Все было как-то слишком просто, во всяком случае, на данный момент. Неужели в конце концов придется сделать так же, как в случае с журналистом Рехино, и свалить всю вину на какого-нибудь беднягу? Комиссар предпочитал не думать об этом. Сейчас его задача состояла в том, чтобы полностью раскрыть дело об убийстве Софии, покушении на жизнь Сомосы и, вполне вероятно, также и на жизнь Клары.

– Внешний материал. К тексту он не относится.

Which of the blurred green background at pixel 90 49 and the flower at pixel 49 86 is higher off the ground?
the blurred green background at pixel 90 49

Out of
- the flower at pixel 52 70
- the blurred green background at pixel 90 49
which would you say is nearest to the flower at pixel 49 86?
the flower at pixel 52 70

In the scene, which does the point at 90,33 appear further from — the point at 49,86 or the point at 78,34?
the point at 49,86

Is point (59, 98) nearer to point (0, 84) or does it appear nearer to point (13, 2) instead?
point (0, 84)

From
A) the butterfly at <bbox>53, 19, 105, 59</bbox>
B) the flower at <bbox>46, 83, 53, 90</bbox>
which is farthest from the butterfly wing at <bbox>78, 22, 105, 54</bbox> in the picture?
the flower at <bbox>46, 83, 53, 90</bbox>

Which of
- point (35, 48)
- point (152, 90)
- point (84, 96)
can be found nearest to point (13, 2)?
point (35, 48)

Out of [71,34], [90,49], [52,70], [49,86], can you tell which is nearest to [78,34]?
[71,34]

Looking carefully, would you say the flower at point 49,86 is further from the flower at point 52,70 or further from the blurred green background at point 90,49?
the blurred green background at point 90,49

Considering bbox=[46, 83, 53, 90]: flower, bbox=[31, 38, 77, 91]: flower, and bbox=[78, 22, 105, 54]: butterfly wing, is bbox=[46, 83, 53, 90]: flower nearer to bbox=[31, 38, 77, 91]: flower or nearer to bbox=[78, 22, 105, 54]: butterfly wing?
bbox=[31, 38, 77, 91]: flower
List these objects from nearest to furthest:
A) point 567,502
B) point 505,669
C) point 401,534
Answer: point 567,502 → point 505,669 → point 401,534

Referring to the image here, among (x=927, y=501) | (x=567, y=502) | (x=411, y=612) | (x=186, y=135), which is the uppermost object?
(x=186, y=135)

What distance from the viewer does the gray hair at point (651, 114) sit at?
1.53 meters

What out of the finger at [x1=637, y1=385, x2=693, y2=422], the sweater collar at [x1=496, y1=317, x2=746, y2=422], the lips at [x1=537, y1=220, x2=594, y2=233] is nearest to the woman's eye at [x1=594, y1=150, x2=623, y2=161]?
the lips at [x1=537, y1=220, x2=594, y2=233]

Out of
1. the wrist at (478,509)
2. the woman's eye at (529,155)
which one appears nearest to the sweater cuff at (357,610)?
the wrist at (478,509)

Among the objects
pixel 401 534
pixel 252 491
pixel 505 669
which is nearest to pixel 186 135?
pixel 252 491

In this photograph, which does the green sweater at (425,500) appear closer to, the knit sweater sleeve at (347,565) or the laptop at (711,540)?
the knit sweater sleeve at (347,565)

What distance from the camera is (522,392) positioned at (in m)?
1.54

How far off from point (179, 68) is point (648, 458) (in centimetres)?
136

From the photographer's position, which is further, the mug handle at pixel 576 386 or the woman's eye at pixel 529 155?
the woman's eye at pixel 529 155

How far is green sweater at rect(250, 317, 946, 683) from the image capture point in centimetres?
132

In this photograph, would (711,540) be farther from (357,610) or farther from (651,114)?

Он решил продолжить допрос.
— А как его готовят?
Аншос посмотрела на него с прежней блаженной улыбкой. Комиссар понял: она не в своем уме. Однако сие обстоятельство уже выходило за рамки его компетенции, подумал Салорио, не отводя взгляда от лица сидевшей напротив него женщины, на котором одна нелепая гримаса сменяла другую.
— Листья, кору и корни измельчают и кладут в кастрюлю с кипящей водой. Разваривают до тех пор, пока не образуется однородная масса, такая довольно густая паста. Частичку этой пасты я бросила в пивную кружку Сомосы, но он оказался крепким орешком; в его возрасте, с его давлением, изношенным сердцем и зашкаливающим холестерином он уже должен был быть покойником, — ответила женщина с полным спокойствием и невозмутимостью.